Saturday, April 21, 2018

Wetumpka Depot: "One Flew Over the Cuckoo's Nest"

Ken Kesey's 1962 novel, One Flew Over the Cuckoo's Nest, is perhaps best known for the 1975 film version that made Jack Nicholson a household name for his portrayal of the rebellious central character, Randle P. McMurphy; but within a year of the book's publication, Dale Wasserman had penned a stage version, the one now playing on the Wetumpka Depot's stage.

The action takes place on Kristy Meanor's impressively antiseptic set -- the day-room of a hospital psychiatric ward -- and is peopled by patients with either acute or chronic illness, all of them under the strict control of Nurse Ratched [Julie Janson] and her coterie of aides and junior nurses.

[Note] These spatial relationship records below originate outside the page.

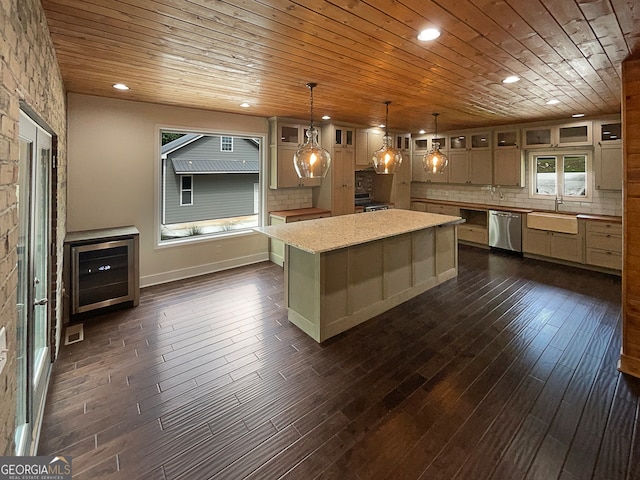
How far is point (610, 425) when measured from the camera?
6.82ft

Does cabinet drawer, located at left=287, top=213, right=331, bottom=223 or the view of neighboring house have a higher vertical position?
the view of neighboring house

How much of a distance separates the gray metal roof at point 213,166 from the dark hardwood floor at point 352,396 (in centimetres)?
318

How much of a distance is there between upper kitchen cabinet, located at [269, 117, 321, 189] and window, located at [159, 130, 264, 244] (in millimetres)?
278

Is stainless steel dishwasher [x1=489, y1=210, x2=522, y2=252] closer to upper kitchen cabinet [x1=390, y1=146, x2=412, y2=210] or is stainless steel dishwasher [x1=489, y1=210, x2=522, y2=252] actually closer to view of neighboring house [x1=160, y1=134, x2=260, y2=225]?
upper kitchen cabinet [x1=390, y1=146, x2=412, y2=210]


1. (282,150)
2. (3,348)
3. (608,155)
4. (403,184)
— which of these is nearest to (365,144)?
(403,184)

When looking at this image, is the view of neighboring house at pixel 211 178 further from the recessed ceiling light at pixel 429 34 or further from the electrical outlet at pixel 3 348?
the electrical outlet at pixel 3 348

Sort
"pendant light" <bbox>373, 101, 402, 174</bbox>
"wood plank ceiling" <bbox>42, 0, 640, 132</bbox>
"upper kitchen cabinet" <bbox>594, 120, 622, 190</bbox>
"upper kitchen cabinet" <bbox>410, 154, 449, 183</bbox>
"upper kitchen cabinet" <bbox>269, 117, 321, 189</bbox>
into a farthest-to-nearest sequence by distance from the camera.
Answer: "upper kitchen cabinet" <bbox>410, 154, 449, 183</bbox> < "upper kitchen cabinet" <bbox>269, 117, 321, 189</bbox> < "upper kitchen cabinet" <bbox>594, 120, 622, 190</bbox> < "pendant light" <bbox>373, 101, 402, 174</bbox> < "wood plank ceiling" <bbox>42, 0, 640, 132</bbox>

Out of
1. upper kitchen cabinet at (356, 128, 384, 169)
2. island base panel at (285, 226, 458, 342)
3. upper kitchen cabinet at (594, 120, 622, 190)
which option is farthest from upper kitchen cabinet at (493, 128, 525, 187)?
island base panel at (285, 226, 458, 342)

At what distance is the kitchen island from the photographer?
3205 mm

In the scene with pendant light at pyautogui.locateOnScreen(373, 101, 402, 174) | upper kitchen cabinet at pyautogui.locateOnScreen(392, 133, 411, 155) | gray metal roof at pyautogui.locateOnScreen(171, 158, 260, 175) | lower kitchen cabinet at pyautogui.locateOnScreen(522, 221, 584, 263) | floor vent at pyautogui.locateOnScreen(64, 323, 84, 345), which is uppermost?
upper kitchen cabinet at pyautogui.locateOnScreen(392, 133, 411, 155)

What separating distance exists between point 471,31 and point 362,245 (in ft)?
6.79

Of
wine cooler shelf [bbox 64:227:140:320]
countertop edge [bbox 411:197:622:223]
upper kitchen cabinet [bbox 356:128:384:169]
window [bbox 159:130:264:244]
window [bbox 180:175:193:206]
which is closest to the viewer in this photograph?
wine cooler shelf [bbox 64:227:140:320]

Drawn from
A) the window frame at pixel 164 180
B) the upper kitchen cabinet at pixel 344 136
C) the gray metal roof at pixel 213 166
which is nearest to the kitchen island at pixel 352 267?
the window frame at pixel 164 180

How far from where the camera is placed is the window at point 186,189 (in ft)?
20.7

Director Cory Lawson's guides his effective ensemble of actors who are convincing in showing various aspects of mental illness: Martini [Bill Nowell] is subject to hallucinations; Cheswick [Frank Salvatore Monte] is much talk but little action; Ruckley [Brad Sinclair] imagines himself crucified to any wall available and speaks only with a repetitive vulgarity; Billy Bibbit [Marcus Clement] is a shy virgin who  is dominated by his mother and is afraid of the world outside the hospital; Scanlon [Blake Robertson] fantasizes on blowing things up; Dale Harding [Lee Bridges] is a repressed homosexual and leader of the patients' Council; together, they react and respond to McMurphy's rebellious attempts to help them regain a sense of self. -- The hospital's Dr. Spivey [Will Webster] and assorted nurses and aides all either succumb to Nurse Ratched's influence or behave with sadistic glee when they taunt the inmates. -- And the two whores McMurphy imports for a nighttime party booze-up -- Sandra [Samantha Inman] and particularly Candy Starr [Elizabeth Bowles] who is conscripted to have Billy lose his virginity -- bring evidence of an outside world as corrupt as the world of the hospital.

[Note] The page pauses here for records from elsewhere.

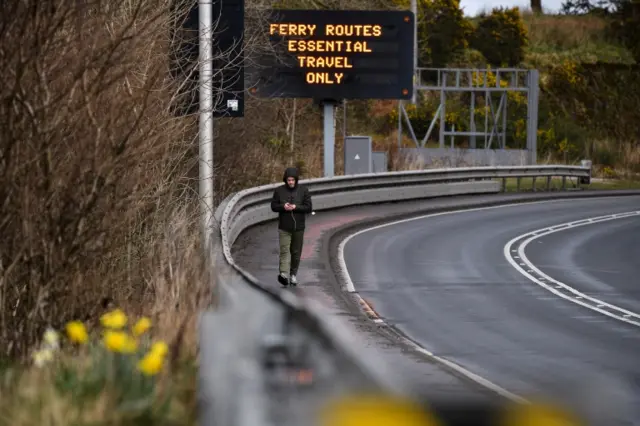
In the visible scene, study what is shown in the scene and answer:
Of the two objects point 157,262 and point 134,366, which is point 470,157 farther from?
point 134,366

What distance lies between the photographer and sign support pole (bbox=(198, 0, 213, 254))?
59.7 feet

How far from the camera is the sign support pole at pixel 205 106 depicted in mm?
18188

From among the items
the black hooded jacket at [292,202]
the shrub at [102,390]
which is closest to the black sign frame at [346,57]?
the black hooded jacket at [292,202]

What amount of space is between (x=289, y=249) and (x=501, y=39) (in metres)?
54.1

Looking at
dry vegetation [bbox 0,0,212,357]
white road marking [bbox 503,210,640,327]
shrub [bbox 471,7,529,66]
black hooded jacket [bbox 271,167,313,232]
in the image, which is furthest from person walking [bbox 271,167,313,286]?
shrub [bbox 471,7,529,66]

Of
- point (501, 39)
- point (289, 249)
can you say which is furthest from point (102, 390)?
point (501, 39)

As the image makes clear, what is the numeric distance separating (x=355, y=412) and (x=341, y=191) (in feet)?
98.0

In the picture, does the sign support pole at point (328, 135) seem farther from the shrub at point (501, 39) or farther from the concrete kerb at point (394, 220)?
the shrub at point (501, 39)

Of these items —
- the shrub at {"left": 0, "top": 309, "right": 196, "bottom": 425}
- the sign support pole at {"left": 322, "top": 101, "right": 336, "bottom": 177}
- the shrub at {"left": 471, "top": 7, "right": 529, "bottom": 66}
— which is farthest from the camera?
the shrub at {"left": 471, "top": 7, "right": 529, "bottom": 66}

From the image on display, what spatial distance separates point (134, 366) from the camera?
23.3 ft

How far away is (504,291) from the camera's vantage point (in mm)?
20641

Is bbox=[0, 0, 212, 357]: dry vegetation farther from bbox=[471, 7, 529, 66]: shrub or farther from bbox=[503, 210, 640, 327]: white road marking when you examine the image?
bbox=[471, 7, 529, 66]: shrub

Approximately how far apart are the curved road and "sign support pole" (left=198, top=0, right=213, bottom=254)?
8.49 ft

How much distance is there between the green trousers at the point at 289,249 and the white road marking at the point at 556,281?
371 cm
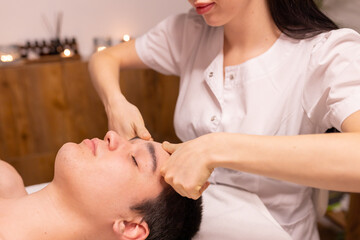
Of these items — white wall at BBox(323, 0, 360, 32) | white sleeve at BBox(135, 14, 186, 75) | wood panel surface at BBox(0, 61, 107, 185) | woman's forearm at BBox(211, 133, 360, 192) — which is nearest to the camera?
woman's forearm at BBox(211, 133, 360, 192)

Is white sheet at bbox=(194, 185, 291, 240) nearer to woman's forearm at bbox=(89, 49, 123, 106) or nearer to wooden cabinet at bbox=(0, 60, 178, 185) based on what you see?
woman's forearm at bbox=(89, 49, 123, 106)

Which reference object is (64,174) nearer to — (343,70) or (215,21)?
(215,21)

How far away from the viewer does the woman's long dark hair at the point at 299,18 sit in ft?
4.09

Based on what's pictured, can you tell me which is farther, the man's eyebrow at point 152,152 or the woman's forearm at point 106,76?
the woman's forearm at point 106,76

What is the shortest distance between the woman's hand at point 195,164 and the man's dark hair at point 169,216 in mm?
253

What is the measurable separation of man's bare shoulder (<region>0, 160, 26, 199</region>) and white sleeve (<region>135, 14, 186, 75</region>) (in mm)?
772

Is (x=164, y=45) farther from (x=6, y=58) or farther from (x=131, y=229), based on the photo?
(x=6, y=58)

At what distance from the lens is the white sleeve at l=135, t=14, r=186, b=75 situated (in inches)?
62.4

The story is narrated by Chief Bromden [Emile Mattison in an impressive stage debut], a Native American long-term patient whom everyone believes to be deaf and dumb, a ruse he uses to disguise his feeling of inadequacy; yet, this giant-of-a-man's journey to regaining a sense of himself as a person not defined by the emasculating calculations of Nurse Ratched, and his ability to tell us about his own hallucinations, the inhumane conditions at the hospital, and the impact of McMurphy on everyone's lives, is central to the issues of the drama.

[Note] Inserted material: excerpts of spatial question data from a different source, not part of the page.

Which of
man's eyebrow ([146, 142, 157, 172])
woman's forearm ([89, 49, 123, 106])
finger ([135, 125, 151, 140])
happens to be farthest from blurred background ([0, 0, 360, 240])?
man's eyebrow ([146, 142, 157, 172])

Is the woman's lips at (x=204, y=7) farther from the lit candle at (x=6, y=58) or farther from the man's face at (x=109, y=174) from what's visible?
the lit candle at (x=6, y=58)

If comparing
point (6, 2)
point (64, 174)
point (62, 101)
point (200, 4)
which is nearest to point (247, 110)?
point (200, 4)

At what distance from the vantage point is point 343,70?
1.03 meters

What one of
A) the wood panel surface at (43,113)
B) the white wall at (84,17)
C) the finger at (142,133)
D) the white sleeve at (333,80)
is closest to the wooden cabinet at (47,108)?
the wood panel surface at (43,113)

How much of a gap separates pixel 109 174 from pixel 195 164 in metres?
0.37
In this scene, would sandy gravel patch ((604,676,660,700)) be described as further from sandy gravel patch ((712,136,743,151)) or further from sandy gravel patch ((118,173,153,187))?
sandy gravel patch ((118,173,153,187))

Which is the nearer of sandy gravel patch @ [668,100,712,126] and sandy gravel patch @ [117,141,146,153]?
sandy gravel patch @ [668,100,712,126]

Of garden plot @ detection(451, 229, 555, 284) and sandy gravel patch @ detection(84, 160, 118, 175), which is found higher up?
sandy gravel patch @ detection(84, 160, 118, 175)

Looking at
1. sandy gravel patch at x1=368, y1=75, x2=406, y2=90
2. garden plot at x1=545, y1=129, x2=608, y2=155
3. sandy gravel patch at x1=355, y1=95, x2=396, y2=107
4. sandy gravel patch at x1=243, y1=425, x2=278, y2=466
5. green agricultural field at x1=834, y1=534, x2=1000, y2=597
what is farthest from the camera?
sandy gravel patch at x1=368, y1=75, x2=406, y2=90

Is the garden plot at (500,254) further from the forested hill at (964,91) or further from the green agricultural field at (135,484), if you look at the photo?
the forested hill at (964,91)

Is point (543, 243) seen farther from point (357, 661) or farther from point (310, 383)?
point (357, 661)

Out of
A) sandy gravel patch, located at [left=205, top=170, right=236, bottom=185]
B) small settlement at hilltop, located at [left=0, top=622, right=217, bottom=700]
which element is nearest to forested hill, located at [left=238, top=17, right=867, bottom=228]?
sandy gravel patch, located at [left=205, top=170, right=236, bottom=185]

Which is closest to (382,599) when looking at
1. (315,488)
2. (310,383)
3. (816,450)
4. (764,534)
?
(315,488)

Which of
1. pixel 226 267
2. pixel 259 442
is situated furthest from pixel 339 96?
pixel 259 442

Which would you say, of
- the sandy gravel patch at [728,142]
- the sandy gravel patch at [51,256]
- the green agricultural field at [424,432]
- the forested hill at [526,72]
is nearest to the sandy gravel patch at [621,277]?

McMurphy's entrance [we hear him before we see him] announces an immediate challenge to Nurse Ratched's rigid control. Scott Page commands attention from the outset; having conned his way into the hospital by feigning insanity, thinking a six month stay in the hospital would be easier than serving that time at a prison work farm [he fights a lot, and gambles, and brags about his sexual conquests], he stands against everything Nurse Ratched designs to emasculate and destroy the self-esteem of the patients under her control; and despite warnings from the inmates not to cross her, McMurphy bets them that he will be able to "get to her" and make her drop her cool and calculating demeanor and show anger. In a series of scenes where Mr. Page dominates the action by gambling at card games, narrating a World Series game on a blank television set, or disrupting Nurse Ratched's control over patients' meetings, the last straw is when he attacks her and accuses her of causing Billy's suicide.

Mr. Page's charisma as the swaggering non-conformist McMurphy who represents the self-determination, freedom, and sexuality that the other inmates lack, creates a perfect foil to Ms. Janson's sterile mechanical Nurse; she has an icy and insinuating demeanor that gives her an air of an angel of mercy, but her patronizing and manipulative facade, and the knowledge that she controls both the inhumane "treatments" [electroconvulsive therapy and lobotomy] and the duration of all her patients' time in the hospital, eventually takes its toll: ironically, as McMurphy's influence helps others to find their own voices and get stronger and bigger, his actual and figurative stature gets weaker and smaller.

The only way McMurphy can remain a hero to the inmates after Nurse Ratched orders him to be lobotomized is for Chief Bromden to smother him and escape from the hospital, having regained his sense of self and his ability to tell the story.

Mr. Lawson's sensitive and impactful direction, combined with the clarity of storytelling and the riveting characterizations of his actors, make for a provocative and challenging theatrical event.